**Exercise**
Which of the lines below contain the word "bare"? Pull out each one and copy it in full.

*** Exercise materials

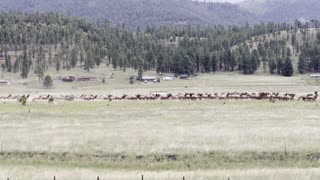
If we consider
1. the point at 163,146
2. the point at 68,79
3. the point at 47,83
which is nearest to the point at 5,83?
the point at 47,83

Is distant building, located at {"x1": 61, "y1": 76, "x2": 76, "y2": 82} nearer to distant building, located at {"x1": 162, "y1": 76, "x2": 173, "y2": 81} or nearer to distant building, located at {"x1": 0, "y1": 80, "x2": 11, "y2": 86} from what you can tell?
distant building, located at {"x1": 0, "y1": 80, "x2": 11, "y2": 86}

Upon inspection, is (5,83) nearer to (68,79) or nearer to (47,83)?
(47,83)

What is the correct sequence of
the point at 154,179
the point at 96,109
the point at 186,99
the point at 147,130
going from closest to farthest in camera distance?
the point at 154,179 < the point at 147,130 < the point at 96,109 < the point at 186,99

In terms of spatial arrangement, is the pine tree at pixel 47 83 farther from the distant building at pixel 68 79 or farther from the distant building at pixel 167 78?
the distant building at pixel 167 78

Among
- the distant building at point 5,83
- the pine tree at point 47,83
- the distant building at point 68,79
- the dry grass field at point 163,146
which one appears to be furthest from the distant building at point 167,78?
the dry grass field at point 163,146

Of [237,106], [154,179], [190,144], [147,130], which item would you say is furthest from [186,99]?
[154,179]

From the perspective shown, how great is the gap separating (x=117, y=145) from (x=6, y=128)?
A: 1704 cm

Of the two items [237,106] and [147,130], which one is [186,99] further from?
[147,130]

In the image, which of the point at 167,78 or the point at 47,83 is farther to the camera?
the point at 167,78

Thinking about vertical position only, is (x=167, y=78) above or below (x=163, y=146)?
above

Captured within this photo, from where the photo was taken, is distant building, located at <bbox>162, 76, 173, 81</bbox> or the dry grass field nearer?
the dry grass field

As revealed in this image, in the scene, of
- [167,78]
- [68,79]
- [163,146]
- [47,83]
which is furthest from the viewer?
[167,78]

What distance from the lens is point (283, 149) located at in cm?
4053

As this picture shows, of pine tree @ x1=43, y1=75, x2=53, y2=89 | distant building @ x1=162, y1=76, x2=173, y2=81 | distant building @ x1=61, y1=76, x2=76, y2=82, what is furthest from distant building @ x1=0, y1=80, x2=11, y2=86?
distant building @ x1=162, y1=76, x2=173, y2=81
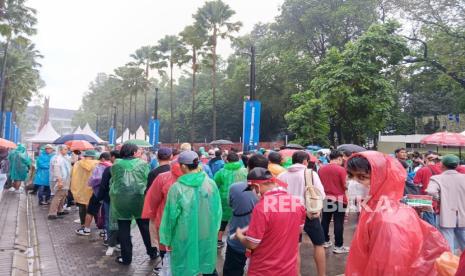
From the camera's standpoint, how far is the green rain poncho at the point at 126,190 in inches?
210

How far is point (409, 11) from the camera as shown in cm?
2195

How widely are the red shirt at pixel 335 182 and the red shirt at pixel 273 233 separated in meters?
3.19

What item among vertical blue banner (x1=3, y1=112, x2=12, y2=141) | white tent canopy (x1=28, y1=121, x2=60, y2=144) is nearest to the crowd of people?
white tent canopy (x1=28, y1=121, x2=60, y2=144)

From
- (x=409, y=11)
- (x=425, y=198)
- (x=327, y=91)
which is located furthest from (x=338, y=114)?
(x=425, y=198)

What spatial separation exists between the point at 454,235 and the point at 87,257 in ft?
18.2

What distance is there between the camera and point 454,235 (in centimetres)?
518

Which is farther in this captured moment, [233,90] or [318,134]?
[233,90]

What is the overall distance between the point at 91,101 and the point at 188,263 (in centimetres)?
8267

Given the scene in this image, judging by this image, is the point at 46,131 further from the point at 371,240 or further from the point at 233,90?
the point at 371,240

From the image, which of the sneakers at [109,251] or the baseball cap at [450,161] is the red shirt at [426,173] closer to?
the baseball cap at [450,161]

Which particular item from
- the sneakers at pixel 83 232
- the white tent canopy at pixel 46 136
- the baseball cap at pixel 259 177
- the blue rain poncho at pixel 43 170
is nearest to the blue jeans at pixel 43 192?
the blue rain poncho at pixel 43 170

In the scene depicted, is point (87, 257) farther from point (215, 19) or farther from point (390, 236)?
point (215, 19)

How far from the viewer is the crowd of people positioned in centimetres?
204

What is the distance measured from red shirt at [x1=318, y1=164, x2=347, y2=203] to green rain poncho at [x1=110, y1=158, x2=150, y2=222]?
9.66 ft
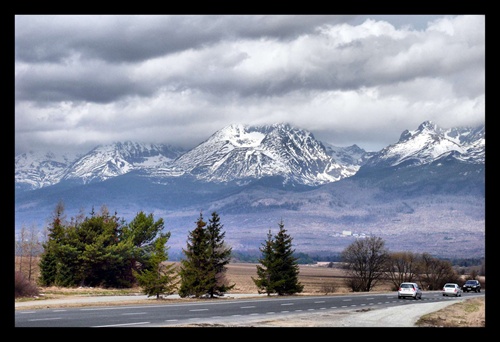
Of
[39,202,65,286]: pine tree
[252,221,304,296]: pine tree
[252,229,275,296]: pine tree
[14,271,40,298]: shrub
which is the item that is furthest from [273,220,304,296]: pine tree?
[14,271,40,298]: shrub

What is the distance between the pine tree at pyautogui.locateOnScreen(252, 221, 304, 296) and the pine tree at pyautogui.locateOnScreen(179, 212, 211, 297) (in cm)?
1070

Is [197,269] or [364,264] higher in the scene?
[197,269]

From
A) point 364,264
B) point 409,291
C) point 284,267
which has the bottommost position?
point 364,264

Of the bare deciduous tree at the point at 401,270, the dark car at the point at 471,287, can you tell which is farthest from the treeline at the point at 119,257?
the bare deciduous tree at the point at 401,270

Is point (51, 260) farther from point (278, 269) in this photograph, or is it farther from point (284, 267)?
point (284, 267)

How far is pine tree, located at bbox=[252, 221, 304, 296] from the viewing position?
66.9 meters

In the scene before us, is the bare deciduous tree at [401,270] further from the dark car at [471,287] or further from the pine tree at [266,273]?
the pine tree at [266,273]

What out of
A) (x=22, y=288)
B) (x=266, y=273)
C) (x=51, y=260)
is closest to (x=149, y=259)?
(x=51, y=260)

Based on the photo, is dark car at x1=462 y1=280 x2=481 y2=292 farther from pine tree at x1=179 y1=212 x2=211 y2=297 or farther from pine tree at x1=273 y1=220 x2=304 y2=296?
pine tree at x1=179 y1=212 x2=211 y2=297

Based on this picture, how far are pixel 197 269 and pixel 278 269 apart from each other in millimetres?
12724

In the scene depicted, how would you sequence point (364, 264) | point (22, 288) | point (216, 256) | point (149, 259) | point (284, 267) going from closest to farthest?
point (22, 288), point (216, 256), point (284, 267), point (149, 259), point (364, 264)

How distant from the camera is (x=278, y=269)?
221 ft
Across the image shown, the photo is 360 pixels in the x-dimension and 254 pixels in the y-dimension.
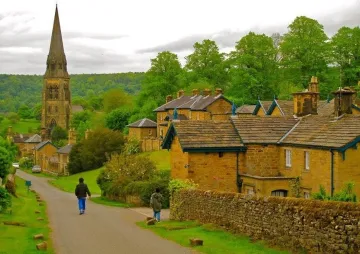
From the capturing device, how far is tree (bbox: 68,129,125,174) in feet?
271

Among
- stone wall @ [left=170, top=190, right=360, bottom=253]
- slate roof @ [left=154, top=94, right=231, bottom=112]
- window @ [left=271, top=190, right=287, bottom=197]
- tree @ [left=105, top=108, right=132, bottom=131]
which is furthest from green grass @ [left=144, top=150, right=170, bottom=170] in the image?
stone wall @ [left=170, top=190, right=360, bottom=253]

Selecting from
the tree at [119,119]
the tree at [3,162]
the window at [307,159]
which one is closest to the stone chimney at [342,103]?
the window at [307,159]

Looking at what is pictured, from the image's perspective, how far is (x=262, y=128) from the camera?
30094 mm

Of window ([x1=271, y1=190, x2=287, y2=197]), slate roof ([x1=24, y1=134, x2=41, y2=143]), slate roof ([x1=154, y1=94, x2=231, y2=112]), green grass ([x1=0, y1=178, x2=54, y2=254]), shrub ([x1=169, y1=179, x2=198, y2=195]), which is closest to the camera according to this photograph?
green grass ([x1=0, y1=178, x2=54, y2=254])

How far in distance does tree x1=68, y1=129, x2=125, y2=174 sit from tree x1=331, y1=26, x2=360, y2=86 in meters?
33.4

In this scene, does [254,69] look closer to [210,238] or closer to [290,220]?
[210,238]

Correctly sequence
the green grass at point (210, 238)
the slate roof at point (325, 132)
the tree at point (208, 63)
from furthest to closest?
the tree at point (208, 63)
the slate roof at point (325, 132)
the green grass at point (210, 238)

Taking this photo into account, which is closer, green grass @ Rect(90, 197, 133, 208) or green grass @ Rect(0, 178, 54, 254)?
green grass @ Rect(0, 178, 54, 254)

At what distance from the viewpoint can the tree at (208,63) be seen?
101 meters

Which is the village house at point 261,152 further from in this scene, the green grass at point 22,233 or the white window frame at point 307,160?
the green grass at point 22,233

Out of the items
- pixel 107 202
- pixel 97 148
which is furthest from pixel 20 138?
pixel 107 202

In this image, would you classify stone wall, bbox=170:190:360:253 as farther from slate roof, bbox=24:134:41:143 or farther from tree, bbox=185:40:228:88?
slate roof, bbox=24:134:41:143

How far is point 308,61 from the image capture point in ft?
251

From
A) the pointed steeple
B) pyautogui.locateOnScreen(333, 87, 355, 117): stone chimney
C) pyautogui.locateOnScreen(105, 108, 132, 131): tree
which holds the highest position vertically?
the pointed steeple
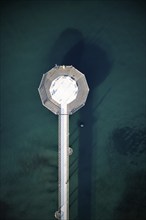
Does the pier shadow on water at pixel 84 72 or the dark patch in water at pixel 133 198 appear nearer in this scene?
the pier shadow on water at pixel 84 72

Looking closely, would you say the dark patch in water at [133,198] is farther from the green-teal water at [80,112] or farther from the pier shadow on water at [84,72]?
the pier shadow on water at [84,72]

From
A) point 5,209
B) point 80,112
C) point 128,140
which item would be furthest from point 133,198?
point 5,209

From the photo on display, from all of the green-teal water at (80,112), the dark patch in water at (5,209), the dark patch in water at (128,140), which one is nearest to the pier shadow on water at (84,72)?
the green-teal water at (80,112)

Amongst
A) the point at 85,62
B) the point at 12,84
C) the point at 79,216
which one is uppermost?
the point at 85,62

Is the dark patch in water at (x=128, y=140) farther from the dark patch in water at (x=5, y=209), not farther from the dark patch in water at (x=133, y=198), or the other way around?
the dark patch in water at (x=5, y=209)

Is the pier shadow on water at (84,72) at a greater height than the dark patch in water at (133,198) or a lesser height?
greater

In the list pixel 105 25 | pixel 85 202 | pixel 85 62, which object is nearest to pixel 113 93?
pixel 85 62

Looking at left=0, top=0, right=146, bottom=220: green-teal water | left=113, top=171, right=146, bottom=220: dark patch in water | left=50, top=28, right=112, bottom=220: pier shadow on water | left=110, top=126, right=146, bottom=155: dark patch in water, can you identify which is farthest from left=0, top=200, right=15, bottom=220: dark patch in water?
left=110, top=126, right=146, bottom=155: dark patch in water

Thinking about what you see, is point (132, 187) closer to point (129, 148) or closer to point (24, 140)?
point (129, 148)
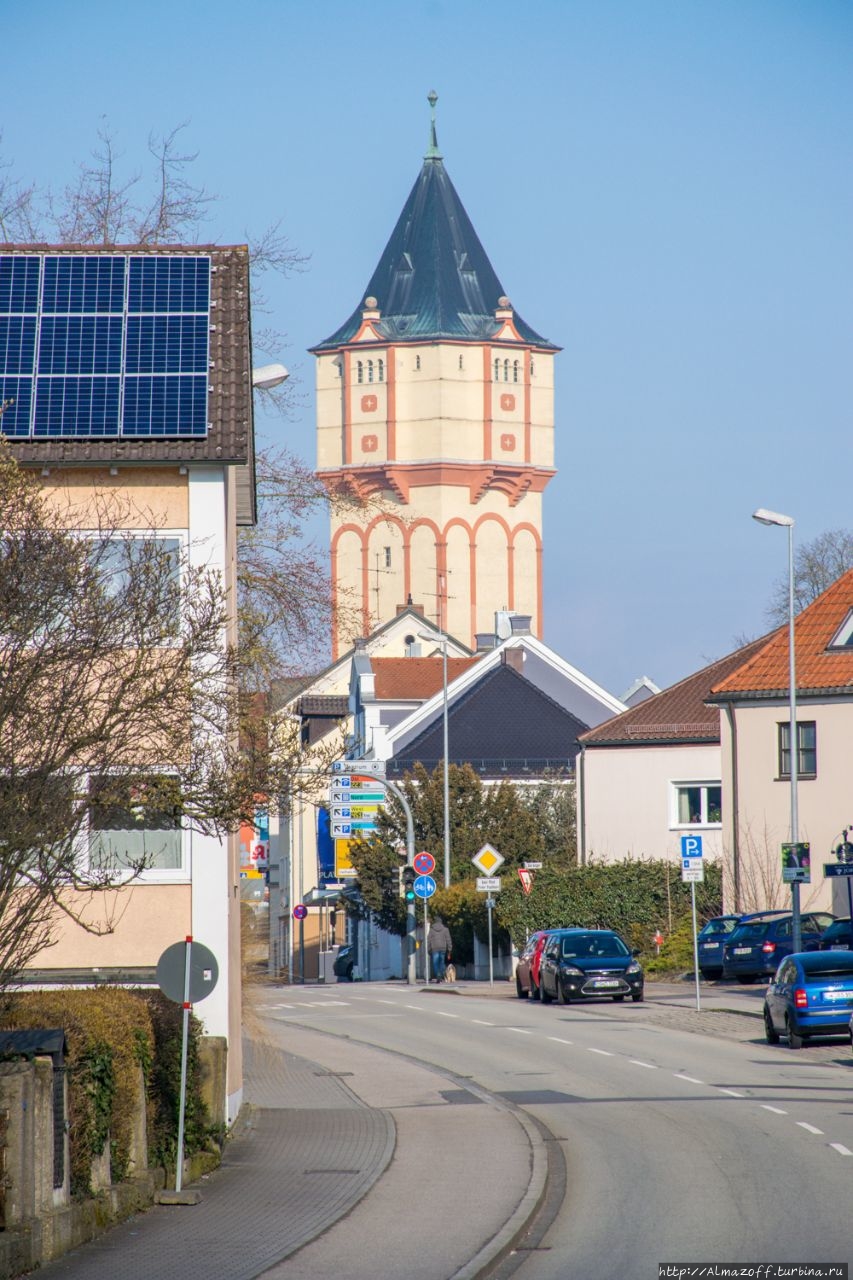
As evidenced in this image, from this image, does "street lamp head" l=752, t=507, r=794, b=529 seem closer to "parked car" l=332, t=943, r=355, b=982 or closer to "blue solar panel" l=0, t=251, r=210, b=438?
Answer: "blue solar panel" l=0, t=251, r=210, b=438

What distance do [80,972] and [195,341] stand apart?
6.73 m

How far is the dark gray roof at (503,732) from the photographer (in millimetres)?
78000

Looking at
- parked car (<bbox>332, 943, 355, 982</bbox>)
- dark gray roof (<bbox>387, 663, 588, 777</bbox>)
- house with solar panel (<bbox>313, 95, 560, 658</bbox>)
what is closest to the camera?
parked car (<bbox>332, 943, 355, 982</bbox>)

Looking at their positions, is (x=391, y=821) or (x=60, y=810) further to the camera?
(x=391, y=821)

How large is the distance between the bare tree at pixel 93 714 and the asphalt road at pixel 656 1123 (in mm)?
3812

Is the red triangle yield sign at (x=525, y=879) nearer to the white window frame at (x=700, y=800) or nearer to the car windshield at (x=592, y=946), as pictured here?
the car windshield at (x=592, y=946)

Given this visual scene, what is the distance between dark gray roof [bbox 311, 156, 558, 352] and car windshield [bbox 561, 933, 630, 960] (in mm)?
104447

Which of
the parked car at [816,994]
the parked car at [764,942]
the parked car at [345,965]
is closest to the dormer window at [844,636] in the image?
the parked car at [764,942]

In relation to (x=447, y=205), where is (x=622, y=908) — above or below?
below

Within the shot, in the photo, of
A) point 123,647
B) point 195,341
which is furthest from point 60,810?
point 195,341

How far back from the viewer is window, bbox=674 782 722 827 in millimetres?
62625

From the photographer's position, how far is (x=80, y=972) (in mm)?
20312

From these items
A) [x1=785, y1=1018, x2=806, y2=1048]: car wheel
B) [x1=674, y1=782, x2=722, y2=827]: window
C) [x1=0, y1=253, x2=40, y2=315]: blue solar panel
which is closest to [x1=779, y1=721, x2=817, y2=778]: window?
[x1=674, y1=782, x2=722, y2=827]: window

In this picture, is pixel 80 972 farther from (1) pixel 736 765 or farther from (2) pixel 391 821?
(2) pixel 391 821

******

**Full output**
Of the bare deciduous tree at the point at 401,270, the dark car at the point at 471,287, can you tell which is farthest from the treeline at the point at 119,257?
the bare deciduous tree at the point at 401,270
In the scene before us, is the bare deciduous tree at [401,270] further from the dark car at [471,287] or further from the pine tree at [266,273]?
How large is the distance between the bare tree at pixel 93 714 and the asphalt road at pixel 656 1123 (in mm)?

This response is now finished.